Continue the comment thread on the Dutch population registry and government data collection, starting after its final comment.

PROVIDED TEXT:
[Start of Attachment]
Comment by FirmwareBurner
14 days ago
>This registry was centralized, continuously updated, and included religion, addresses, family connections, and occupations.
Sorry, but why would the Dutch government need to know all those details in the first place? Did Dutch citizens never ask that question back then? Nazis or no Nazis, that was an issue waiting to happen. I guess it wouldn't have mattered if they did, since the Netherlands was a kingdom and people didn't have much say into how the monarchy ran things.
To do governing properly you want to understand the impact your policies are having, and I general that means more data can give you better answers. In a world where the invasion had not happened yet it was not unreasonable to collect as much as we could and store it in threefold. Things are different now, once bitten twice shy.
Do Americans or Europeans ask any questions with regarding to why the Government wants to pass these anti-privacy laws, or how is it even supposed to reduce "child grooming", etc.?
Maybe the Dutch citizens did ask these questions you think they did not ask, but the Government won.
[End of Attachment]
GIVEN RECORDS:
[Start of Attachment]
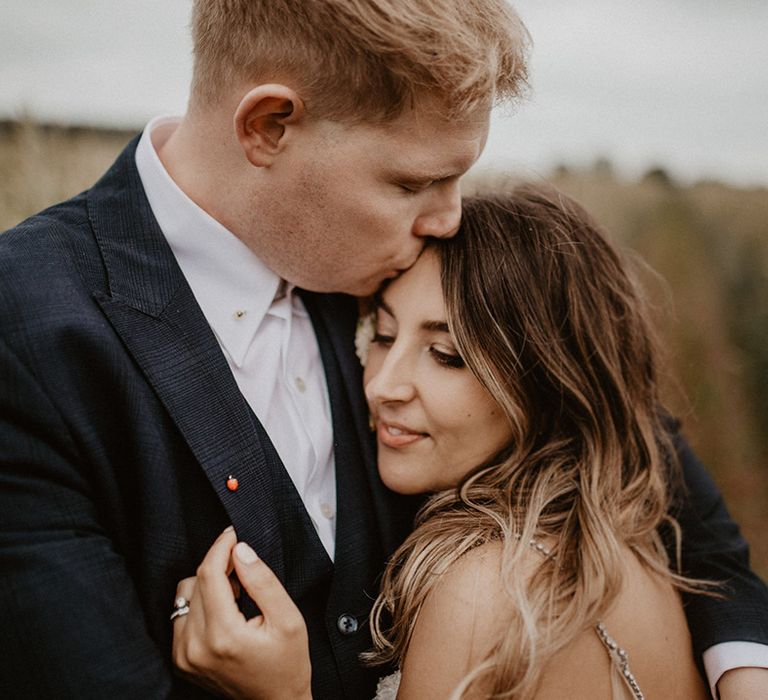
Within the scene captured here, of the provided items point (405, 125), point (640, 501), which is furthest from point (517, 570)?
point (405, 125)

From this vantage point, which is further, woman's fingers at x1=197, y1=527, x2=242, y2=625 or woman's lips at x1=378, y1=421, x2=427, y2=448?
woman's lips at x1=378, y1=421, x2=427, y2=448

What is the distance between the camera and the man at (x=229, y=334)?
5.21 ft

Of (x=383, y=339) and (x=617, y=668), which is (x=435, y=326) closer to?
(x=383, y=339)

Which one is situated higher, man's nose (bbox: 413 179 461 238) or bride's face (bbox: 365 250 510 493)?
man's nose (bbox: 413 179 461 238)

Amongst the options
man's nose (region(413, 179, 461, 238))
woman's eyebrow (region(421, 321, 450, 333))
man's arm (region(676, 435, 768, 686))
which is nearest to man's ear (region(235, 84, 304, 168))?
man's nose (region(413, 179, 461, 238))

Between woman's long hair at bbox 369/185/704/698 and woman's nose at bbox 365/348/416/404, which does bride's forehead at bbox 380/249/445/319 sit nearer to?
woman's long hair at bbox 369/185/704/698

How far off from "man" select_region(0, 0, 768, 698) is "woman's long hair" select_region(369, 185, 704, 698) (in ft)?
0.57

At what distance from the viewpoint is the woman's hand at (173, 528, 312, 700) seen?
5.54ft

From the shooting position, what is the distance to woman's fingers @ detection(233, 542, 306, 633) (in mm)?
1762

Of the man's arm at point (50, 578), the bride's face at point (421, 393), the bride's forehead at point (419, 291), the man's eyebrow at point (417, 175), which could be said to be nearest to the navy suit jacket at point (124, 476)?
the man's arm at point (50, 578)

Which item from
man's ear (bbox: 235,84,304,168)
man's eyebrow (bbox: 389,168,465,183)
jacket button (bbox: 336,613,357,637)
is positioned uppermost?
man's ear (bbox: 235,84,304,168)

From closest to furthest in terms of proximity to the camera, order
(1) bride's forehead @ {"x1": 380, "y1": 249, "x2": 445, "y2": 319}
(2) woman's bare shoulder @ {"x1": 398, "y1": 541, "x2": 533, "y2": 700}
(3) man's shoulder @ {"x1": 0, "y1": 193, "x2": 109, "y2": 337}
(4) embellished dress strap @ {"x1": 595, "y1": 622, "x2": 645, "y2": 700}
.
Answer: (3) man's shoulder @ {"x1": 0, "y1": 193, "x2": 109, "y2": 337}
(2) woman's bare shoulder @ {"x1": 398, "y1": 541, "x2": 533, "y2": 700}
(4) embellished dress strap @ {"x1": 595, "y1": 622, "x2": 645, "y2": 700}
(1) bride's forehead @ {"x1": 380, "y1": 249, "x2": 445, "y2": 319}

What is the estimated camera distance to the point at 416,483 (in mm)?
2350

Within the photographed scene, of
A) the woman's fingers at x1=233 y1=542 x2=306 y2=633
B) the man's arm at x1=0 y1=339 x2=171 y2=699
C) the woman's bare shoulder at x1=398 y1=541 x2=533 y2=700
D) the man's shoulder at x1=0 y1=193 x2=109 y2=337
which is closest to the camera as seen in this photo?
the man's arm at x1=0 y1=339 x2=171 y2=699
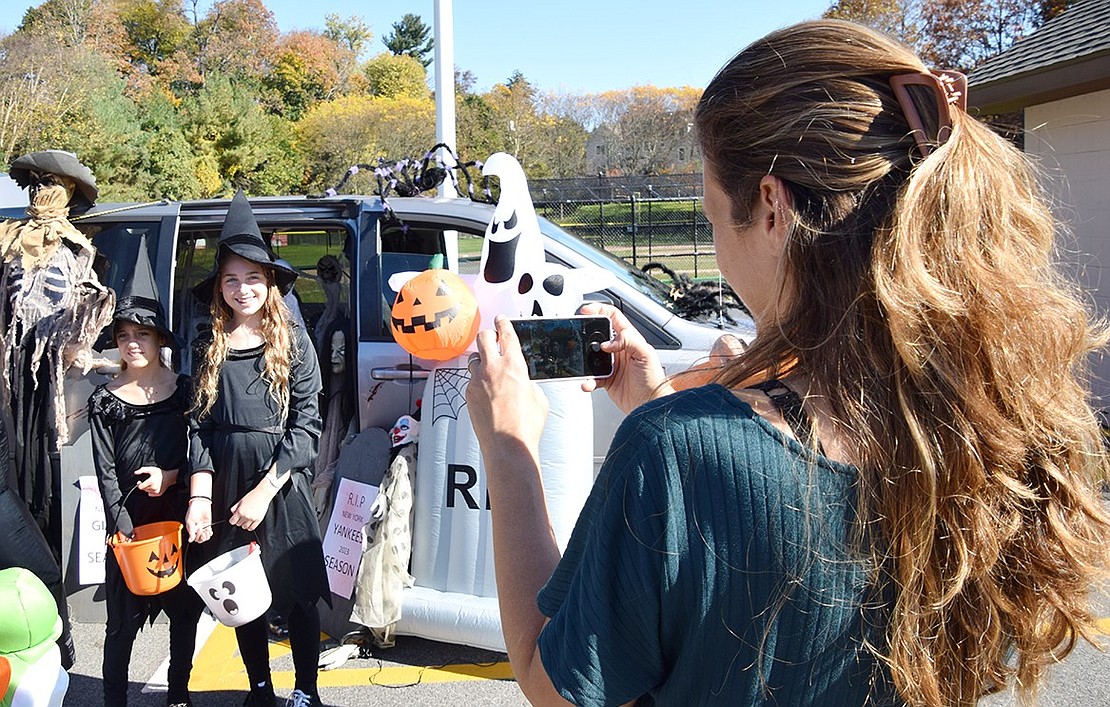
[End of Attachment]
ANSWER TO THIS EXERCISE:
Your post highlights how shocked people who don't live in a database state can be when they encounter one. In the UK you can expect to be asked your ethnicity, sexuality, sex, gender, religion and a few other things every time you apply for a job or interact with the state.
Simply not true.
I was asked all of the above the last time I applied for a job, and the last time I was admitted to hospital.
In those days education and healthcare were provided by the church and the government gave each denomination money for it.
So that is why the government needed to know how many Catholics or Jews there were.
That's the whole idea about this thread: you don't want the power that be to know more than it should.
And the current legal setup mean you would have to own a google account, a terrible private life setup.